Vibe Coding

A small, opinionated playbook for building software with AI agents — without losing track of what you're building, why, or whether it actually works.

This folder is a guide repo, not an app. Copy what you need into your real projects.

Scoped to GitHub Copilot + Claude. No cross-tool support to maintain.

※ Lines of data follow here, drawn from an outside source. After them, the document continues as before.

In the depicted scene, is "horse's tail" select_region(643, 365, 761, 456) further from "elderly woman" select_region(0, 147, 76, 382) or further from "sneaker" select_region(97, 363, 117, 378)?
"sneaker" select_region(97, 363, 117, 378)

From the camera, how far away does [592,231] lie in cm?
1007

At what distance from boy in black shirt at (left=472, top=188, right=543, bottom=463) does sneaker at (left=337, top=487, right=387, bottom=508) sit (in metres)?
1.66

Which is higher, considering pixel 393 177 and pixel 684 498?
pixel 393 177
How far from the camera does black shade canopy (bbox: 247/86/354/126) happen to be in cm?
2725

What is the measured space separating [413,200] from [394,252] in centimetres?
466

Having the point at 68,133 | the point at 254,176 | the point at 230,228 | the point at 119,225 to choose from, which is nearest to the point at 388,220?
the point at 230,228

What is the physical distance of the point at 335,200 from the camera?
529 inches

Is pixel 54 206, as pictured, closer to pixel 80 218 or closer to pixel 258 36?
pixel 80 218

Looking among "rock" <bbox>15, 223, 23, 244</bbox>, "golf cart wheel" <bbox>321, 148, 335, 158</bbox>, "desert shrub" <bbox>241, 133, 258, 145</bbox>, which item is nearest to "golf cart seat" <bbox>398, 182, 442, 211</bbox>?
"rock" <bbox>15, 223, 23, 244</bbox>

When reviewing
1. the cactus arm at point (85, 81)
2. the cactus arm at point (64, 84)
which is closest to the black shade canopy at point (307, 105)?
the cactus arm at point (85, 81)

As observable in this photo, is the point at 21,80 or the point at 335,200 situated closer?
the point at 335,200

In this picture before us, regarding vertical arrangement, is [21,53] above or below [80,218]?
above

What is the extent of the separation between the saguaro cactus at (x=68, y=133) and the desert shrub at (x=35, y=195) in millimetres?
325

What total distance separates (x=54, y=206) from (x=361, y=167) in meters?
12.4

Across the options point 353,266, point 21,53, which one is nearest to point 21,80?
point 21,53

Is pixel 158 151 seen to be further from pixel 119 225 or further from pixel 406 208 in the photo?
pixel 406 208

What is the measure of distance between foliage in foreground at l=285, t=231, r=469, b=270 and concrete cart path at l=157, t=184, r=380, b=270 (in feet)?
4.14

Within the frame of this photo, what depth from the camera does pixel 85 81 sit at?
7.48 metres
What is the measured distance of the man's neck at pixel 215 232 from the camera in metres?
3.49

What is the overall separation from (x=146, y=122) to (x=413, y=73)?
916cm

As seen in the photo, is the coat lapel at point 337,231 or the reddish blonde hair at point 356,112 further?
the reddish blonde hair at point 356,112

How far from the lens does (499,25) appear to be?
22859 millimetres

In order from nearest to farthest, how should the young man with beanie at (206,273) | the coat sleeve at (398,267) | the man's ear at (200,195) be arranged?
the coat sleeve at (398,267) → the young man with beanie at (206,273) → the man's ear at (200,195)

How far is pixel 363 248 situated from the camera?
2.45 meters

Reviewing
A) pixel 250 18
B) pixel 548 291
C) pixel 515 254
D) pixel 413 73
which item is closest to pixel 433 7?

What you came here to fix: AI agents add code without deleting any. Features quietly disappear between "plan" and "shipped". Each round of edits introduces new bugs. This playbook is the antidote.

Why this exists

AI is great at generating code. AI is terrible at remembering why, what was already promised, and what to delete. Your job: maintain a small set of artifacts that link a stable behavior id → a test → a line of code, and enforce that link mechanically. Do that, and "missing features later" stops happening.

That link is the traceability spine. The rest of this folder is just tools to build it.

What's in this folder

Path	What it is
`README.md` (this file)	Human-facing guide
`AGENT.md`	Single entry point + behavioral rules for the agent
`STYLE.md`	Formatter / linter / naming pointer
`.github/copilot-instructions.md`	Pointer Copilot reads automatically
`.agent/workflows/README.md` + `00 … 09 *.md`	Sequenced loop (one file per phase)
`.agent/workflows/templates/*.template.md`	Skeletons for spine artifacts
`.agent/skills/README.md` + `<name>/SKILL.md`	On-demand techniques (8 skills)
`articles/INDEX.md` + `articles/*.md`	Persistent lessons
`tools/audit.sh`	Mechanical traceability audit
`tools/hooks/`	commit-msg + pre-push hooks

You read this README. Copilot reads AGENT.md and dispatches to the right workflow.

Workflows vs skills. Workflows = the sequenced loop (spec → test → implement → prune → audit). Skills = on-demand techniques you reach for inside a workflow.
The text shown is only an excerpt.